The terrain consisted of hard-packed and loose sand, mud, grit, gravel, pine and oak roots, some water crossings and scrubby vegetation. Three nights and four days were spent in Ocala on a short backpacking weekend, and in Orlando, the shoes were worn on at least 15 day hikes of three to five miles (4.8 km - 8 km). The shoes were also worn (after clean up) to the office and during four Saturdays as I worked to clean up my yard for autumn (cleaning up the compost pile... blech).

All total, I've put around 180 miles (290 km) day hiking, 63 miles (101 km) backpacking and an unknown amount of just walking around town, the office and my yard on the shoes. Due to being on call for work most of the summer, I wasn't able to travel as far and wide as I had wanted. So I have no exotic locations to report on and I wasn't able to take any long treks that could possible break the connection to my electronic tether.


During my day hikes and the backpacking trip we took out to Ocala, I got in the habit of double-knotting my laces. This helped immensely with the issue I was having with the laces coming untied. However, I still feel that double-knotting should be a choice and not the standard when lacing shoes. If I were to be injured and unable to use one of my hands, removing my shoes with the laces double-knotted could be almost impossible.

The shoes performed fantastically on our hikes, except when we did water crossings. Wet rocks, even when not covered with green slime, gave me difficulty and I often felt slippage.
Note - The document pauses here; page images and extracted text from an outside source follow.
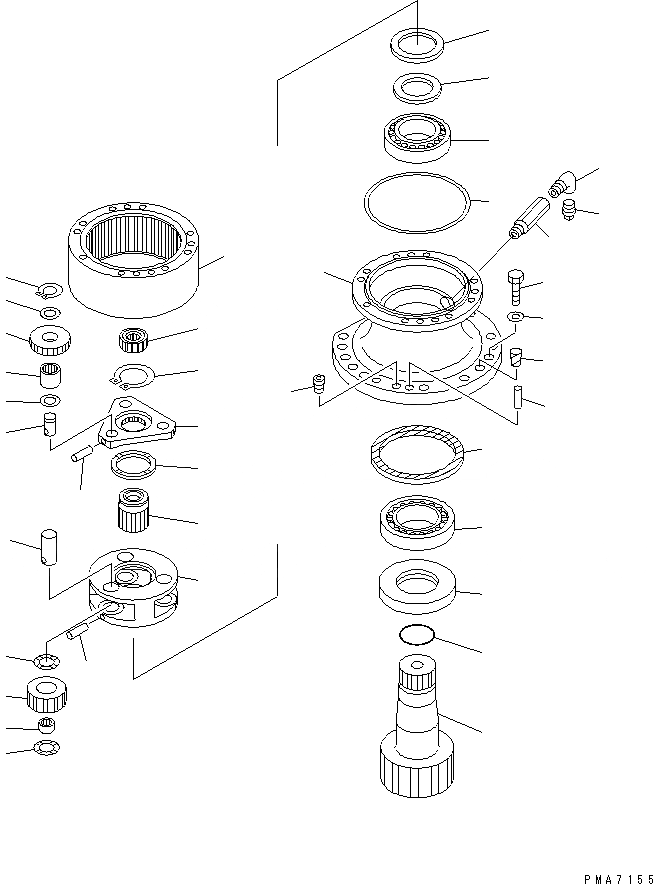 PMA7155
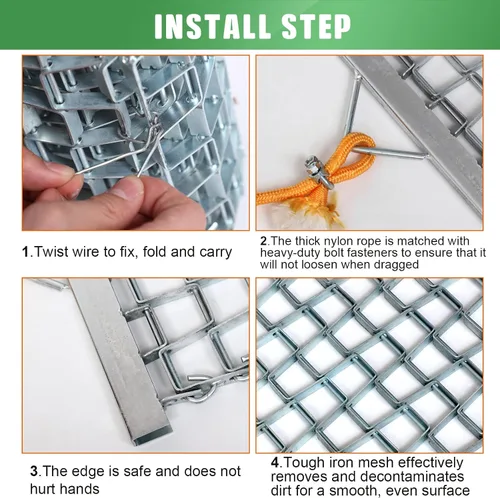 INSTALL STEP

1.Twist wire to fix, fold and carry

2.The thick nylon rope is matched with heavy-duty bolt fasteners to ensure that it will not loosen when dragged

3.The edge is safe and does not hurt hands

4.Tough iron mesh effectively removes and decontaminates dirt for a smooth, even surface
Water entered fairly easily through the top of the foot, soaking my socks. It felt as though my socks and feet dried out pretty fast; possibly due to the inside lining of Gore-Tex®. And once wet, it did take several hours for the shoes to dry completely. Since waterproofing the shoes is recommended and I didn't waterproof them, I can't fault the shoes for getting wet.
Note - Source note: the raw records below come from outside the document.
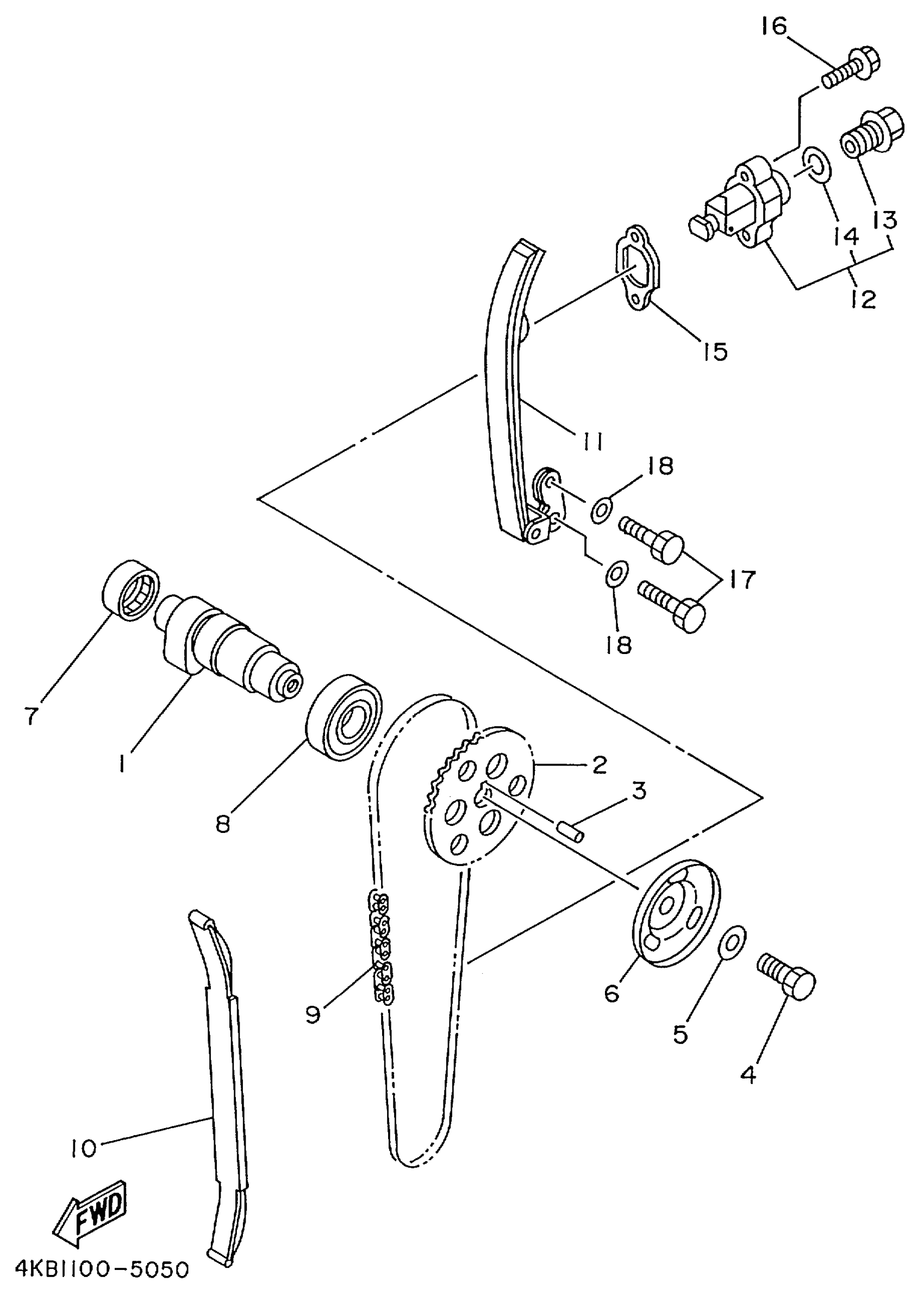 16
13
14
12
15
11
18
17
18
7
1
8
2
3
6
5
4
9
10
FWD
4KB1100-5050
The shoes were very comfortable while backpacking. My pack weighed approximately 25 lbs (11.3 kg) (lots of water) and I felt no difference in my heels or the ball of my foot when pushing off. Although the inside of the shoes are very sturdy, they're still cushioned well and over time and use they began to loosen up a bit.

Cleaning up my yard, the shoes worked out great; almost like work boots. Dirt and grit can get inside through the top, but that's to be expected with a low-top shoe. But still, when cleaning out and removing a compost pile, that's a good time to invest in a pair of gaiters.

The insides of the shoes still look good; there's a bit of pilling from my socks, but not much wear showing. The outsides are a bit water and mud stained, and are starting to show some wrinkles in both the sides of the soles and the tops. The laces are not showing any real wear, except for a couple of pulls where I had to remove some vine thorns while hiking.


These shoes have held up very well and are super comfortable. I've said it before, but still feel the best way to describe them is "sturdy". They slip a bit on wet, hard surfaces, but overall offer great traction on virtually any terrain.

There was no break-in period needed, and with medium thickness socks, I experienced no blisters or hot spots during the entire test. They look great for trail running, but for me are quite heavy for that endeavor, so it's not something I could recommend.

They clean up well, and even without waterproofing held up well in all conditions to which I exposed them. These shoes are really nice-looking and stylish, which made them a hit at the office as well.


I'll continue to use these shoes for my day hikes, and as soon as I'm allowed to leave the general area, I plan on taking them on some backpacking/camping trips we've got queued up for October.

This concludes my Long Term Report. My sincerest thanks to and La Sportiva for allowing me to test these hiking shoes.